AIM OF THE EXERCISE: Every entry below must be repeated exactly; skip the pictures.

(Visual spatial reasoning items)
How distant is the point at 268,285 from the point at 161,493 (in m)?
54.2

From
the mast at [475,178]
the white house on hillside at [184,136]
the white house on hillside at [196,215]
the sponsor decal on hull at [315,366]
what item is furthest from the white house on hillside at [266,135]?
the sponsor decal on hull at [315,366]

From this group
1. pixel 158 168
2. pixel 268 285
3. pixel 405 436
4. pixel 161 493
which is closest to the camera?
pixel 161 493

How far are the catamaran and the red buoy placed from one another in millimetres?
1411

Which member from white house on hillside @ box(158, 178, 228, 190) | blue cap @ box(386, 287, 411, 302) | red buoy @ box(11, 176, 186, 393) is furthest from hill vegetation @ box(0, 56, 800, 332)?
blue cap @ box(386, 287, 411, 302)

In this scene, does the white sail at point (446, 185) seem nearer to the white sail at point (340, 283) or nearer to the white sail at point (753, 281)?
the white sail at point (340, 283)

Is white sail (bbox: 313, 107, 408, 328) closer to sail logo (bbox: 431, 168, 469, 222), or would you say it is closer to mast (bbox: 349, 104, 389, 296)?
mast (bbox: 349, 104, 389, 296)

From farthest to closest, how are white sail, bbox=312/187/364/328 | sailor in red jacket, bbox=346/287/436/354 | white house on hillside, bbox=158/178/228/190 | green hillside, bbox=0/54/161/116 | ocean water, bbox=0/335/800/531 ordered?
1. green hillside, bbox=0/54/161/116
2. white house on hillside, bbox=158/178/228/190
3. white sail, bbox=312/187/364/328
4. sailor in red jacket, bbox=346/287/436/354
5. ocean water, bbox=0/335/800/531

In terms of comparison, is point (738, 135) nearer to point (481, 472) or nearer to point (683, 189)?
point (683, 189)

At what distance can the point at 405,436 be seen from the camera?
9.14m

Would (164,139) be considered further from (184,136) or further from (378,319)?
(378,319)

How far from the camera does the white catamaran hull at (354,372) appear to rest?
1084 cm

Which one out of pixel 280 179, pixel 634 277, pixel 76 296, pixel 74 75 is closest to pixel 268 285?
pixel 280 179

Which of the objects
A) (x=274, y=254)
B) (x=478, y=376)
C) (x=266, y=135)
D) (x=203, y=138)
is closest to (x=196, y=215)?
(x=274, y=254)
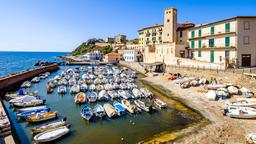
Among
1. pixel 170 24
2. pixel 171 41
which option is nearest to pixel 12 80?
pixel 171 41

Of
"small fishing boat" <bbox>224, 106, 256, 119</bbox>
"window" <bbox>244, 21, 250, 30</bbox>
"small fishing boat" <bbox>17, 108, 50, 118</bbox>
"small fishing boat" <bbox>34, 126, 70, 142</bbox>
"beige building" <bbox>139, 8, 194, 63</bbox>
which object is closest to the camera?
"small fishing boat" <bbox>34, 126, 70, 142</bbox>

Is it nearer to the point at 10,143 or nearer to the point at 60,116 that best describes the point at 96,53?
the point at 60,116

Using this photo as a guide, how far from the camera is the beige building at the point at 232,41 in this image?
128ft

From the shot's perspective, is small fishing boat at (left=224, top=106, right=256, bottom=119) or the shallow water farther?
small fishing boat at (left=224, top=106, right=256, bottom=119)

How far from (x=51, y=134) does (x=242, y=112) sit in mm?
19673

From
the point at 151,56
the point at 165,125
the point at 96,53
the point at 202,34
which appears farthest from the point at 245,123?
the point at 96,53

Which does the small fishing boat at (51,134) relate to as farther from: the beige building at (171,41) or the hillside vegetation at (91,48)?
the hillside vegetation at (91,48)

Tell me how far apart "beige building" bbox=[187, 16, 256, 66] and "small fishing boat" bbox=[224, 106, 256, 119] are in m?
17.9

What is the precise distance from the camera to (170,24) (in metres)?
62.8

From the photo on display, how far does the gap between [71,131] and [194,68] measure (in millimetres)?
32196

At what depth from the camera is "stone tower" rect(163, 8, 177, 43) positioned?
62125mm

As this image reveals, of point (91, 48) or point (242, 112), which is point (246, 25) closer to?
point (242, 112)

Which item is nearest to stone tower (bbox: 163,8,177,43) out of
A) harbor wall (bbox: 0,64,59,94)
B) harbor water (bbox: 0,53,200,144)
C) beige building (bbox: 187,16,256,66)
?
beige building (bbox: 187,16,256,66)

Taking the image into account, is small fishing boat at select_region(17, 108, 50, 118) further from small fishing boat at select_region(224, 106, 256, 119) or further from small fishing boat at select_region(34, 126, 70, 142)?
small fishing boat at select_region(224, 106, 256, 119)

SOLUTION TO THIS EXERCISE:
How distant is the point at 268,285 from the point at 161,493 (in m)?
54.2

From
the mast at [475,178]
the white house on hillside at [184,136]
the white house on hillside at [196,215]
the sponsor decal on hull at [315,366]
what item is furthest from the white house on hillside at [266,135]?
the sponsor decal on hull at [315,366]

From this group
1. pixel 158 168
2. pixel 268 285
3. pixel 405 436
4. pixel 161 493
which is closest to the camera?
pixel 161 493

How far are the catamaran and the red buoy placed from one another in millimetres?
1411

Which member from white house on hillside @ box(158, 178, 228, 190) | blue cap @ box(386, 287, 411, 302) | red buoy @ box(11, 176, 186, 393) is furthest from hill vegetation @ box(0, 56, 800, 332)?
blue cap @ box(386, 287, 411, 302)

In this scene, does the white sail at point (446, 185) seem nearer to the white sail at point (340, 283) or nearer to the white sail at point (753, 281)?
the white sail at point (340, 283)

Is white sail (bbox: 313, 107, 408, 328) closer to sail logo (bbox: 431, 168, 469, 222), or would you say it is closer to mast (bbox: 349, 104, 389, 296)?
mast (bbox: 349, 104, 389, 296)

From farthest to closest, how are white sail, bbox=312/187/364/328 | sailor in red jacket, bbox=346/287/436/354 | white house on hillside, bbox=158/178/228/190 | green hillside, bbox=0/54/161/116 | ocean water, bbox=0/335/800/531 ordered?
1. green hillside, bbox=0/54/161/116
2. white house on hillside, bbox=158/178/228/190
3. white sail, bbox=312/187/364/328
4. sailor in red jacket, bbox=346/287/436/354
5. ocean water, bbox=0/335/800/531

In terms of comparison, is point (738, 135) nearer to point (481, 472) or nearer to point (683, 189)?
point (683, 189)

At what distance can the point at 405,436 be seen from the camera?
9.14m

Would (164,139) be considered further from (184,136) or further from (378,319)?
(378,319)

How far from the camera does the white catamaran hull at (354,372) appear to rest?
1084 cm

Which one out of pixel 280 179, pixel 634 277, pixel 76 296, pixel 74 75 is closest to pixel 268 285?
pixel 280 179

Which of the objects
A) (x=274, y=254)
B) (x=478, y=376)
C) (x=266, y=135)
D) (x=203, y=138)
is closest to (x=196, y=215)?
(x=274, y=254)
Among
1. pixel 170 24
2. pixel 171 41
which option is nearest to pixel 12 80?
pixel 171 41

Of
"small fishing boat" <bbox>224, 106, 256, 119</bbox>
"window" <bbox>244, 21, 250, 30</bbox>
"small fishing boat" <bbox>17, 108, 50, 118</bbox>
"small fishing boat" <bbox>34, 126, 70, 142</bbox>
"beige building" <bbox>139, 8, 194, 63</bbox>
which object is closest to the camera?
"small fishing boat" <bbox>34, 126, 70, 142</bbox>

Is it nearer to the point at 10,143 or nearer to the point at 60,116 that best describes the point at 96,53?
the point at 60,116

Using this photo as a guide, how far from the camera is the beige building at the point at 232,41 in this image?
128ft

From the shot's perspective, is small fishing boat at (left=224, top=106, right=256, bottom=119) or the shallow water farther?
small fishing boat at (left=224, top=106, right=256, bottom=119)

How far from (x=51, y=134) does (x=242, y=112) sit in mm?
19673

From
the point at 151,56
the point at 165,125
the point at 96,53
the point at 202,34
which appears farthest from the point at 245,123?
the point at 96,53

Which does the small fishing boat at (51,134) relate to as farther from: the beige building at (171,41) or the hillside vegetation at (91,48)?
the hillside vegetation at (91,48)

Tell me how far apart "beige building" bbox=[187, 16, 256, 66] and "small fishing boat" bbox=[224, 106, 256, 119] are in m?
17.9

What is the precise distance from the camera to (170,24) (in metres)?
62.8

From the photo on display, how far does the gap between [71,131] and [194,68] measure (in millimetres)?
32196

At what depth from the camera is "stone tower" rect(163, 8, 177, 43) positioned?
62125mm

As this image reveals, of point (91, 48) or point (242, 112), which is point (246, 25) closer to?
point (242, 112)

Which item is nearest to stone tower (bbox: 163,8,177,43) out of
A) harbor wall (bbox: 0,64,59,94)
B) harbor water (bbox: 0,53,200,144)
C) beige building (bbox: 187,16,256,66)
?
beige building (bbox: 187,16,256,66)

Taking the image into account, is small fishing boat at select_region(17, 108, 50, 118) further from small fishing boat at select_region(224, 106, 256, 119) or further from small fishing boat at select_region(34, 126, 70, 142)?
small fishing boat at select_region(224, 106, 256, 119)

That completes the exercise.